:: Exercise ::
Pull out every line of the data below that contains the string "white". Uppercase and lowercase letters must match.

:: Exercise input ::
__________
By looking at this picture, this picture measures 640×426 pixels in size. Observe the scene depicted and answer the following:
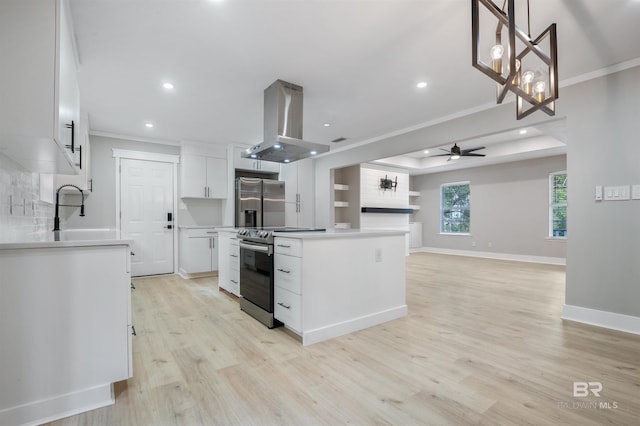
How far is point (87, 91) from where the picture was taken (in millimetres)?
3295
__________
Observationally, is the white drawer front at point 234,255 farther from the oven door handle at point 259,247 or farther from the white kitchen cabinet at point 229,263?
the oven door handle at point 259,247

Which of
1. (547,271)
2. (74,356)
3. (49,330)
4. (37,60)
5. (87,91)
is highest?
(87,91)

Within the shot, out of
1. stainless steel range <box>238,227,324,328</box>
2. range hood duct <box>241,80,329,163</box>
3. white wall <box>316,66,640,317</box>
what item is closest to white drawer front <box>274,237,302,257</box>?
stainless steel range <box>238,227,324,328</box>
__________
:: Correct output ::
Observationally, is the white drawer front at point 234,255 farther from the oven door handle at point 259,247 or farther from the white kitchen cabinet at point 229,263?
3. white wall <box>316,66,640,317</box>
what item is closest to white drawer front <box>274,237,302,257</box>?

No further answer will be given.